Come conseguire però questo fine? L’educatore deve possedere un’idea chiara e un giudizio vero riguardo a in che consista l’educazione, cioè l’autentica natura umana e l’autentica individualità. Formare esseri umani autentici significa formarli ad immagine di Cristo, ma per farlo l’educatore deve essere lui stesso un essere umano autentico». Solo Cristo è garanzia di autenticità per l’uomo di ogni epoca, perché «Cristo Redentore rivela pienamente l’uomo all’uomo stesso» ( Redemptor Hominis 9), solo il confronto continuo con la figura di Cristo e la relazione viva con lui prepara e ripara qualsiasi pedagogia incompleta, ora nella considerazione della vera natura umana, ora in quella del concreto e irripetibile darsi della natura umana in quell’uomo o in quella donna. Solo Cristo, come metodo, consente all’educatore la totale apertura all’altro come essere al contempo storico e necessario, perché voluto da Dio come figlio suo dall’eternità, nel tempo concreto che gli è dato vivere. Solo un’antropologia cristologica consente di entrare in tensione positiva con i limiti di ogni cultura ed esistenza, perché va, come il concavo con il convesso, a completare ciò che manca, trasformare ciò che è informe, purificare ciò che è ferito. Questo ci mette al riparo da qualsiasi scoraggiamento o fuga in tempi andati: «Non temete! Tutte queste difficoltà, infatti, non sono insormontabili. Sono piuttosto, per così dire, il rovescio della medaglia di quel dono grande e prezioso che è la nostra libertà, con la responsabilità che giustamente l’accompagna. A differenza di quanto avviene in campo tecnico o economico, dove i progressi di oggi possono sommarsi a quelli del passato, nell’ambito della formazione e della crescita morale delle persone non esiste una simile possibilità di accumulazione, perché la libertà dell’uomo è sempre nuova e quindi ciascuna persona e ciascuna generazione deve prendere di nuovo, e in proprio, le sue decisioni.

Elenco dei dati
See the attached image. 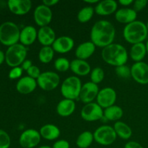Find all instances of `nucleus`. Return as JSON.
Listing matches in <instances>:
<instances>
[{"label": "nucleus", "mask_w": 148, "mask_h": 148, "mask_svg": "<svg viewBox=\"0 0 148 148\" xmlns=\"http://www.w3.org/2000/svg\"><path fill=\"white\" fill-rule=\"evenodd\" d=\"M23 72V69H22L21 66H16V67L12 68L11 70L10 71L8 74L9 78L11 79H16L20 78L22 76Z\"/></svg>", "instance_id": "nucleus-36"}, {"label": "nucleus", "mask_w": 148, "mask_h": 148, "mask_svg": "<svg viewBox=\"0 0 148 148\" xmlns=\"http://www.w3.org/2000/svg\"><path fill=\"white\" fill-rule=\"evenodd\" d=\"M76 104L75 101L70 99H64L59 101L56 106V112L60 116L68 117L72 115L75 111Z\"/></svg>", "instance_id": "nucleus-24"}, {"label": "nucleus", "mask_w": 148, "mask_h": 148, "mask_svg": "<svg viewBox=\"0 0 148 148\" xmlns=\"http://www.w3.org/2000/svg\"><path fill=\"white\" fill-rule=\"evenodd\" d=\"M38 38V31L33 26L27 25L20 30V43L25 46L33 44Z\"/></svg>", "instance_id": "nucleus-20"}, {"label": "nucleus", "mask_w": 148, "mask_h": 148, "mask_svg": "<svg viewBox=\"0 0 148 148\" xmlns=\"http://www.w3.org/2000/svg\"><path fill=\"white\" fill-rule=\"evenodd\" d=\"M116 92L115 90L110 87L103 88L99 91L97 96V103L102 108H108L111 106L115 105L116 101Z\"/></svg>", "instance_id": "nucleus-13"}, {"label": "nucleus", "mask_w": 148, "mask_h": 148, "mask_svg": "<svg viewBox=\"0 0 148 148\" xmlns=\"http://www.w3.org/2000/svg\"><path fill=\"white\" fill-rule=\"evenodd\" d=\"M95 45L92 41H86L80 43L75 50L77 59L85 60L92 56L95 51Z\"/></svg>", "instance_id": "nucleus-22"}, {"label": "nucleus", "mask_w": 148, "mask_h": 148, "mask_svg": "<svg viewBox=\"0 0 148 148\" xmlns=\"http://www.w3.org/2000/svg\"><path fill=\"white\" fill-rule=\"evenodd\" d=\"M54 51L51 46H43L38 53V59L43 64H49L54 56Z\"/></svg>", "instance_id": "nucleus-30"}, {"label": "nucleus", "mask_w": 148, "mask_h": 148, "mask_svg": "<svg viewBox=\"0 0 148 148\" xmlns=\"http://www.w3.org/2000/svg\"><path fill=\"white\" fill-rule=\"evenodd\" d=\"M145 46H146V49H147V53H148V40H147V42H146Z\"/></svg>", "instance_id": "nucleus-47"}, {"label": "nucleus", "mask_w": 148, "mask_h": 148, "mask_svg": "<svg viewBox=\"0 0 148 148\" xmlns=\"http://www.w3.org/2000/svg\"><path fill=\"white\" fill-rule=\"evenodd\" d=\"M103 111V108L97 103H90L82 107L80 115L82 119L91 122L102 119Z\"/></svg>", "instance_id": "nucleus-9"}, {"label": "nucleus", "mask_w": 148, "mask_h": 148, "mask_svg": "<svg viewBox=\"0 0 148 148\" xmlns=\"http://www.w3.org/2000/svg\"><path fill=\"white\" fill-rule=\"evenodd\" d=\"M99 91L98 85L93 83L91 81L88 82L82 85L79 98L82 103L85 104L92 103V101L97 98Z\"/></svg>", "instance_id": "nucleus-14"}, {"label": "nucleus", "mask_w": 148, "mask_h": 148, "mask_svg": "<svg viewBox=\"0 0 148 148\" xmlns=\"http://www.w3.org/2000/svg\"><path fill=\"white\" fill-rule=\"evenodd\" d=\"M74 46L75 41L72 38L63 36L57 38L52 44L51 47L55 52L59 53H66L72 50Z\"/></svg>", "instance_id": "nucleus-16"}, {"label": "nucleus", "mask_w": 148, "mask_h": 148, "mask_svg": "<svg viewBox=\"0 0 148 148\" xmlns=\"http://www.w3.org/2000/svg\"><path fill=\"white\" fill-rule=\"evenodd\" d=\"M116 29L114 25L108 20L97 21L90 30V40L95 46L105 48L114 42Z\"/></svg>", "instance_id": "nucleus-1"}, {"label": "nucleus", "mask_w": 148, "mask_h": 148, "mask_svg": "<svg viewBox=\"0 0 148 148\" xmlns=\"http://www.w3.org/2000/svg\"><path fill=\"white\" fill-rule=\"evenodd\" d=\"M38 148H52V147L48 145H43V146H40V147H38Z\"/></svg>", "instance_id": "nucleus-46"}, {"label": "nucleus", "mask_w": 148, "mask_h": 148, "mask_svg": "<svg viewBox=\"0 0 148 148\" xmlns=\"http://www.w3.org/2000/svg\"><path fill=\"white\" fill-rule=\"evenodd\" d=\"M53 17V13L50 7L40 4L36 7L33 12V19L36 25L40 27L49 26Z\"/></svg>", "instance_id": "nucleus-11"}, {"label": "nucleus", "mask_w": 148, "mask_h": 148, "mask_svg": "<svg viewBox=\"0 0 148 148\" xmlns=\"http://www.w3.org/2000/svg\"><path fill=\"white\" fill-rule=\"evenodd\" d=\"M124 148H144L141 144L135 141H130L127 143Z\"/></svg>", "instance_id": "nucleus-40"}, {"label": "nucleus", "mask_w": 148, "mask_h": 148, "mask_svg": "<svg viewBox=\"0 0 148 148\" xmlns=\"http://www.w3.org/2000/svg\"><path fill=\"white\" fill-rule=\"evenodd\" d=\"M54 68L58 72H66L70 69V62L66 58H58L54 62Z\"/></svg>", "instance_id": "nucleus-33"}, {"label": "nucleus", "mask_w": 148, "mask_h": 148, "mask_svg": "<svg viewBox=\"0 0 148 148\" xmlns=\"http://www.w3.org/2000/svg\"><path fill=\"white\" fill-rule=\"evenodd\" d=\"M137 17V12H136L133 8H128V7L119 9L115 13V18L116 21L122 24H130L135 21Z\"/></svg>", "instance_id": "nucleus-21"}, {"label": "nucleus", "mask_w": 148, "mask_h": 148, "mask_svg": "<svg viewBox=\"0 0 148 148\" xmlns=\"http://www.w3.org/2000/svg\"><path fill=\"white\" fill-rule=\"evenodd\" d=\"M148 31L145 23L140 20H135L126 25L123 30V36L125 40L131 44L143 43L147 38Z\"/></svg>", "instance_id": "nucleus-3"}, {"label": "nucleus", "mask_w": 148, "mask_h": 148, "mask_svg": "<svg viewBox=\"0 0 148 148\" xmlns=\"http://www.w3.org/2000/svg\"><path fill=\"white\" fill-rule=\"evenodd\" d=\"M39 132L42 138L49 141H52L59 138L61 132L57 126L54 124H47L40 127Z\"/></svg>", "instance_id": "nucleus-25"}, {"label": "nucleus", "mask_w": 148, "mask_h": 148, "mask_svg": "<svg viewBox=\"0 0 148 148\" xmlns=\"http://www.w3.org/2000/svg\"><path fill=\"white\" fill-rule=\"evenodd\" d=\"M105 72L101 67H95L90 72V79L91 82L98 85L101 83L104 79Z\"/></svg>", "instance_id": "nucleus-32"}, {"label": "nucleus", "mask_w": 148, "mask_h": 148, "mask_svg": "<svg viewBox=\"0 0 148 148\" xmlns=\"http://www.w3.org/2000/svg\"><path fill=\"white\" fill-rule=\"evenodd\" d=\"M41 136L38 131L33 129L26 130L20 134L19 144L23 148H34L40 143Z\"/></svg>", "instance_id": "nucleus-10"}, {"label": "nucleus", "mask_w": 148, "mask_h": 148, "mask_svg": "<svg viewBox=\"0 0 148 148\" xmlns=\"http://www.w3.org/2000/svg\"><path fill=\"white\" fill-rule=\"evenodd\" d=\"M7 6L12 13L16 15H25L30 11L32 1L30 0H9Z\"/></svg>", "instance_id": "nucleus-15"}, {"label": "nucleus", "mask_w": 148, "mask_h": 148, "mask_svg": "<svg viewBox=\"0 0 148 148\" xmlns=\"http://www.w3.org/2000/svg\"><path fill=\"white\" fill-rule=\"evenodd\" d=\"M11 139L10 135L4 130H0V148H10Z\"/></svg>", "instance_id": "nucleus-35"}, {"label": "nucleus", "mask_w": 148, "mask_h": 148, "mask_svg": "<svg viewBox=\"0 0 148 148\" xmlns=\"http://www.w3.org/2000/svg\"><path fill=\"white\" fill-rule=\"evenodd\" d=\"M93 141V133L90 131H85L77 137L76 145L79 148H88Z\"/></svg>", "instance_id": "nucleus-29"}, {"label": "nucleus", "mask_w": 148, "mask_h": 148, "mask_svg": "<svg viewBox=\"0 0 148 148\" xmlns=\"http://www.w3.org/2000/svg\"><path fill=\"white\" fill-rule=\"evenodd\" d=\"M20 30L14 23L7 21L0 25V43L8 47L18 43Z\"/></svg>", "instance_id": "nucleus-4"}, {"label": "nucleus", "mask_w": 148, "mask_h": 148, "mask_svg": "<svg viewBox=\"0 0 148 148\" xmlns=\"http://www.w3.org/2000/svg\"><path fill=\"white\" fill-rule=\"evenodd\" d=\"M27 48L21 43H16L8 47L5 52V62L10 67L20 66L26 59Z\"/></svg>", "instance_id": "nucleus-5"}, {"label": "nucleus", "mask_w": 148, "mask_h": 148, "mask_svg": "<svg viewBox=\"0 0 148 148\" xmlns=\"http://www.w3.org/2000/svg\"><path fill=\"white\" fill-rule=\"evenodd\" d=\"M146 26H147V31H148V21H147V24H146Z\"/></svg>", "instance_id": "nucleus-48"}, {"label": "nucleus", "mask_w": 148, "mask_h": 148, "mask_svg": "<svg viewBox=\"0 0 148 148\" xmlns=\"http://www.w3.org/2000/svg\"><path fill=\"white\" fill-rule=\"evenodd\" d=\"M60 82V77L54 72H42L37 79L38 85L43 90L51 91L56 89Z\"/></svg>", "instance_id": "nucleus-8"}, {"label": "nucleus", "mask_w": 148, "mask_h": 148, "mask_svg": "<svg viewBox=\"0 0 148 148\" xmlns=\"http://www.w3.org/2000/svg\"><path fill=\"white\" fill-rule=\"evenodd\" d=\"M58 3H59V0H43V4L50 8L57 4Z\"/></svg>", "instance_id": "nucleus-42"}, {"label": "nucleus", "mask_w": 148, "mask_h": 148, "mask_svg": "<svg viewBox=\"0 0 148 148\" xmlns=\"http://www.w3.org/2000/svg\"><path fill=\"white\" fill-rule=\"evenodd\" d=\"M124 115L123 109L120 106L116 105L111 106L106 108L103 111V117L108 121H117Z\"/></svg>", "instance_id": "nucleus-28"}, {"label": "nucleus", "mask_w": 148, "mask_h": 148, "mask_svg": "<svg viewBox=\"0 0 148 148\" xmlns=\"http://www.w3.org/2000/svg\"><path fill=\"white\" fill-rule=\"evenodd\" d=\"M118 8V3L114 0H103L95 5V13L101 16H107L116 13Z\"/></svg>", "instance_id": "nucleus-19"}, {"label": "nucleus", "mask_w": 148, "mask_h": 148, "mask_svg": "<svg viewBox=\"0 0 148 148\" xmlns=\"http://www.w3.org/2000/svg\"><path fill=\"white\" fill-rule=\"evenodd\" d=\"M147 3L148 1L147 0H136L133 3V10L136 12H139L145 8Z\"/></svg>", "instance_id": "nucleus-38"}, {"label": "nucleus", "mask_w": 148, "mask_h": 148, "mask_svg": "<svg viewBox=\"0 0 148 148\" xmlns=\"http://www.w3.org/2000/svg\"><path fill=\"white\" fill-rule=\"evenodd\" d=\"M82 82L80 79L77 76H70L64 80L61 86V93L66 99L75 100L79 97Z\"/></svg>", "instance_id": "nucleus-6"}, {"label": "nucleus", "mask_w": 148, "mask_h": 148, "mask_svg": "<svg viewBox=\"0 0 148 148\" xmlns=\"http://www.w3.org/2000/svg\"><path fill=\"white\" fill-rule=\"evenodd\" d=\"M70 145H69V142L66 141L65 140H59L53 143L52 148H69Z\"/></svg>", "instance_id": "nucleus-39"}, {"label": "nucleus", "mask_w": 148, "mask_h": 148, "mask_svg": "<svg viewBox=\"0 0 148 148\" xmlns=\"http://www.w3.org/2000/svg\"><path fill=\"white\" fill-rule=\"evenodd\" d=\"M84 2H85L86 4H98L99 2L98 0H85Z\"/></svg>", "instance_id": "nucleus-45"}, {"label": "nucleus", "mask_w": 148, "mask_h": 148, "mask_svg": "<svg viewBox=\"0 0 148 148\" xmlns=\"http://www.w3.org/2000/svg\"><path fill=\"white\" fill-rule=\"evenodd\" d=\"M26 72L27 74V76L33 78V79H36V80H37V79L39 77L40 74H41L40 69L37 66H35V65H33Z\"/></svg>", "instance_id": "nucleus-37"}, {"label": "nucleus", "mask_w": 148, "mask_h": 148, "mask_svg": "<svg viewBox=\"0 0 148 148\" xmlns=\"http://www.w3.org/2000/svg\"><path fill=\"white\" fill-rule=\"evenodd\" d=\"M94 13H95V10H94L93 7L88 6V7L82 8L78 12L77 18L79 23H86L92 19Z\"/></svg>", "instance_id": "nucleus-31"}, {"label": "nucleus", "mask_w": 148, "mask_h": 148, "mask_svg": "<svg viewBox=\"0 0 148 148\" xmlns=\"http://www.w3.org/2000/svg\"><path fill=\"white\" fill-rule=\"evenodd\" d=\"M94 141L103 146L112 145L116 140V133L114 127L109 125H103L98 127L93 132Z\"/></svg>", "instance_id": "nucleus-7"}, {"label": "nucleus", "mask_w": 148, "mask_h": 148, "mask_svg": "<svg viewBox=\"0 0 148 148\" xmlns=\"http://www.w3.org/2000/svg\"><path fill=\"white\" fill-rule=\"evenodd\" d=\"M147 53L145 44L144 43H139L132 45L130 49V56L134 62H143Z\"/></svg>", "instance_id": "nucleus-26"}, {"label": "nucleus", "mask_w": 148, "mask_h": 148, "mask_svg": "<svg viewBox=\"0 0 148 148\" xmlns=\"http://www.w3.org/2000/svg\"><path fill=\"white\" fill-rule=\"evenodd\" d=\"M119 3L121 5L124 6V7H128V6H130L131 4H133L134 1L133 0H119Z\"/></svg>", "instance_id": "nucleus-43"}, {"label": "nucleus", "mask_w": 148, "mask_h": 148, "mask_svg": "<svg viewBox=\"0 0 148 148\" xmlns=\"http://www.w3.org/2000/svg\"><path fill=\"white\" fill-rule=\"evenodd\" d=\"M38 86L37 80L29 76L23 77L17 81L16 90L23 95H27L33 92Z\"/></svg>", "instance_id": "nucleus-17"}, {"label": "nucleus", "mask_w": 148, "mask_h": 148, "mask_svg": "<svg viewBox=\"0 0 148 148\" xmlns=\"http://www.w3.org/2000/svg\"><path fill=\"white\" fill-rule=\"evenodd\" d=\"M115 72L119 77L122 79H127L131 77V68L126 64L116 66L115 69Z\"/></svg>", "instance_id": "nucleus-34"}, {"label": "nucleus", "mask_w": 148, "mask_h": 148, "mask_svg": "<svg viewBox=\"0 0 148 148\" xmlns=\"http://www.w3.org/2000/svg\"><path fill=\"white\" fill-rule=\"evenodd\" d=\"M37 39L43 46H51L56 39V33L50 26L40 27L38 31Z\"/></svg>", "instance_id": "nucleus-18"}, {"label": "nucleus", "mask_w": 148, "mask_h": 148, "mask_svg": "<svg viewBox=\"0 0 148 148\" xmlns=\"http://www.w3.org/2000/svg\"><path fill=\"white\" fill-rule=\"evenodd\" d=\"M101 56L106 63L116 67L124 65L128 60L127 49L119 43H113L103 48Z\"/></svg>", "instance_id": "nucleus-2"}, {"label": "nucleus", "mask_w": 148, "mask_h": 148, "mask_svg": "<svg viewBox=\"0 0 148 148\" xmlns=\"http://www.w3.org/2000/svg\"><path fill=\"white\" fill-rule=\"evenodd\" d=\"M5 61V53L1 50H0V66L3 64V62Z\"/></svg>", "instance_id": "nucleus-44"}, {"label": "nucleus", "mask_w": 148, "mask_h": 148, "mask_svg": "<svg viewBox=\"0 0 148 148\" xmlns=\"http://www.w3.org/2000/svg\"><path fill=\"white\" fill-rule=\"evenodd\" d=\"M131 77L140 85H147L148 64L144 62H135L131 67Z\"/></svg>", "instance_id": "nucleus-12"}, {"label": "nucleus", "mask_w": 148, "mask_h": 148, "mask_svg": "<svg viewBox=\"0 0 148 148\" xmlns=\"http://www.w3.org/2000/svg\"><path fill=\"white\" fill-rule=\"evenodd\" d=\"M32 66H33V63H32L31 61L29 60V59H25L20 66H21L22 69H23V71L25 70L27 72Z\"/></svg>", "instance_id": "nucleus-41"}, {"label": "nucleus", "mask_w": 148, "mask_h": 148, "mask_svg": "<svg viewBox=\"0 0 148 148\" xmlns=\"http://www.w3.org/2000/svg\"><path fill=\"white\" fill-rule=\"evenodd\" d=\"M114 129L116 133V135L122 140H129L132 136V129L130 128L128 124L123 122V121H118L115 122L114 125Z\"/></svg>", "instance_id": "nucleus-27"}, {"label": "nucleus", "mask_w": 148, "mask_h": 148, "mask_svg": "<svg viewBox=\"0 0 148 148\" xmlns=\"http://www.w3.org/2000/svg\"><path fill=\"white\" fill-rule=\"evenodd\" d=\"M70 69L77 76H86L90 74L91 67L88 62L82 59H75L70 62Z\"/></svg>", "instance_id": "nucleus-23"}]
</instances>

Consegna: Elenca tutte le azioni che, nel brano sull'educazione, l'antropologia cristologica compie «come il concavo con il convesso», ciascuna insieme al suo oggetto.

La risposta:
- completare ciò che manca
- trasformare ciò che è informe
- purificare ciò che è ferito